Should data classes be covered just to meet a target coverage number? Proceed with caution! The options available are to cover them with low-value tests that then have to be maintained, exclude them from code coverage entirely, or leave them in and don't exclude them. I generally try to get things organized in a way that I can add some package exclusions to my coverage measurement tool and leave these out of the equation. But either way, whatever option I choose, my code coverage number then doesn't tell the full story.
3. Tests can execute lines of code but ultimately verify nothing.
A lot of the time, programmers learn to write unit tests by reading the examples given in the documentation for whatever testing or mocking framework they are using. A lot of that documentation is rightly oriented around how to use the framework features, and doesn't teach how to test. This leaves the door open for the common failure to actually test something.
Take, for example, the documentation for the popular JS testing framework Jasmine . Most of the guide gives tautological examples, tests that prove only what is written inside the test code itself. That's good for letting you quickly understand the available features of Jasmine, and bad for more novice developers who might mistakenly think that's a way to test. Soon, they're writing tests that verify nothing.
Even experienced developers occasionally lapse and write tests that verify nothing. And a code coverage number doesn't reveal that! So unless I actually remain disciplined and take the time to verify that my tests exercise the code and verify the result, my tests have high coverage but low value. On top of measuring code coverage, software teams should have careful code reviews that result in high-quality tests.
4. Code coverage doesn't indicate how well the application is designed.

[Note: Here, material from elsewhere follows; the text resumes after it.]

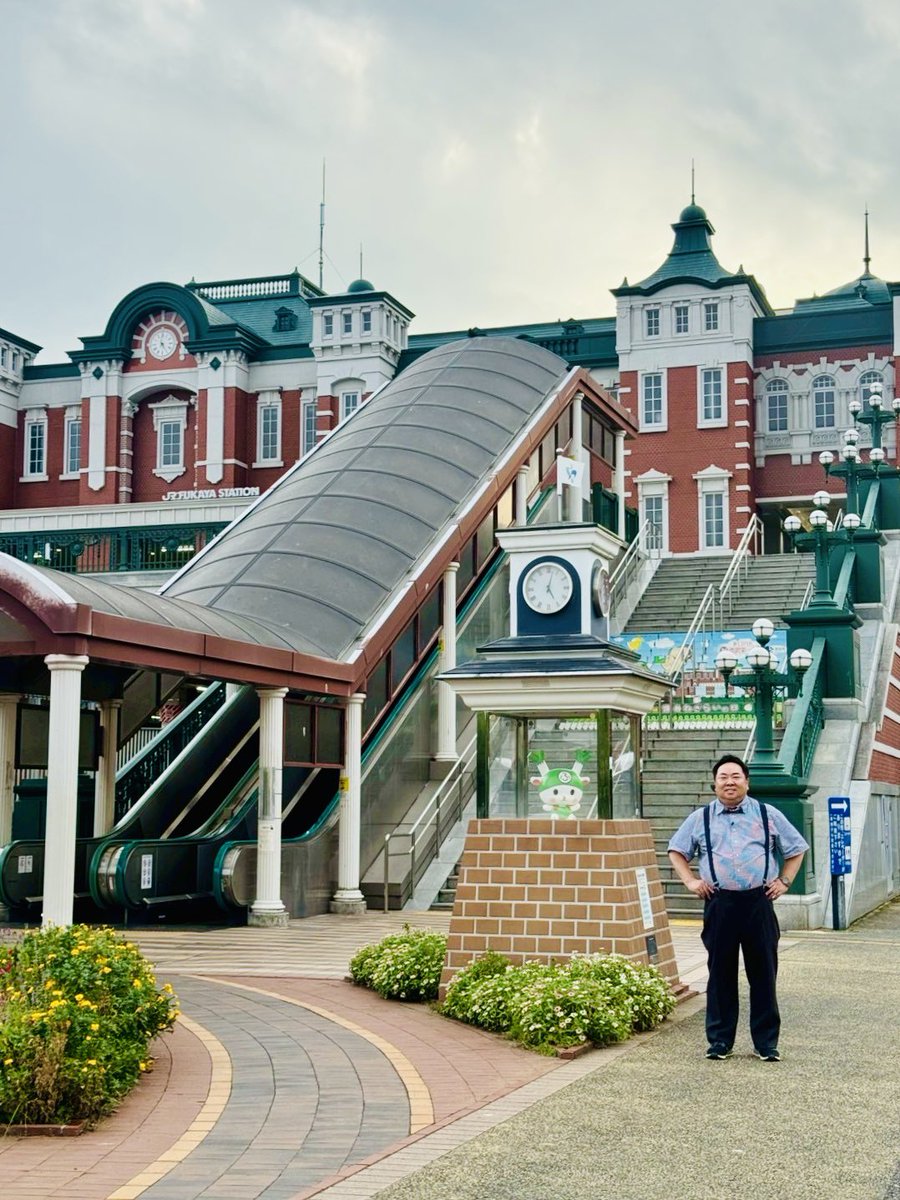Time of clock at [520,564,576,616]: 5:02
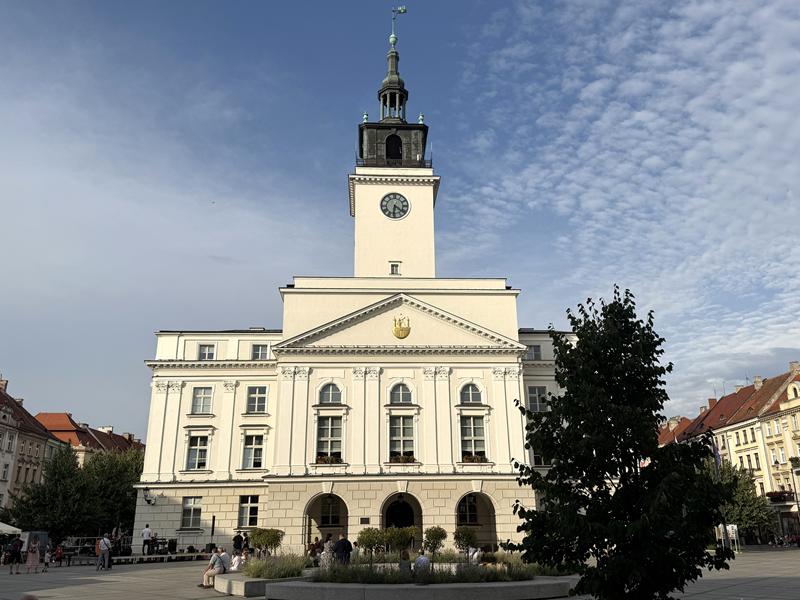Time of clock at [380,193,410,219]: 6:21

Can I get good code coverage in a poorly designed application? Absolutely! Classes can be poorly designed but still testable. Making code testable usually does improve its design, but there are also pitfalls galore. For example, one way to make a class testable is to make class members public to have a way to set test doubles. Hmmm...not the best idea.
Unfortunately, I think a myth has been passed around that testable code is well-designed code. My guess is that it is an affirming the consequent fallacy. For many years now, a lot of authors and speakers have rightly pointed out that when code is well-designed, it is testable. In daily practice, I think developers swap these two around and begin thinking that if code is testable it must be well-designed. Beware of the fallacy!
5. Code coverage doesn't mean the tests are maintainable.
I don't know what anyone else has seen but I have watched a couple of pretty good codebases slowly lose code coverage due to unmaintainable tests. The sad truth about test code is that it often gets second-class citizen status, and programmers tend to be less disciplined about what goes on in there. Soon the tests are unreadable, flaky, too hard to extend, and worse. Without the discipline to bring them back to a good state, a death spiral is soon underway.
It's important to remember that tests can be helpful, but only as long as they ultimately contribute to the team's velocity. A test suite that sucks up the team's time and energy instead might as well just get marked "ignore." So watch out to maintain discipline even when code coverage is high, because the avalanche might be coming.
Testing is a lot of things, but easy isn't one of them. Go ahead and measure code coverage. Go ahead and shoot for a target coverage number. Go ahead, even put a gate on pull requests that requires code coverage to stay above or at your target. But watch out for the feeling of overconfidence that this might provide. Code coverage isn't everything, and a lot can still go wrong. Good discipline, and good practices like code reviews, are still more valuable than code coverage.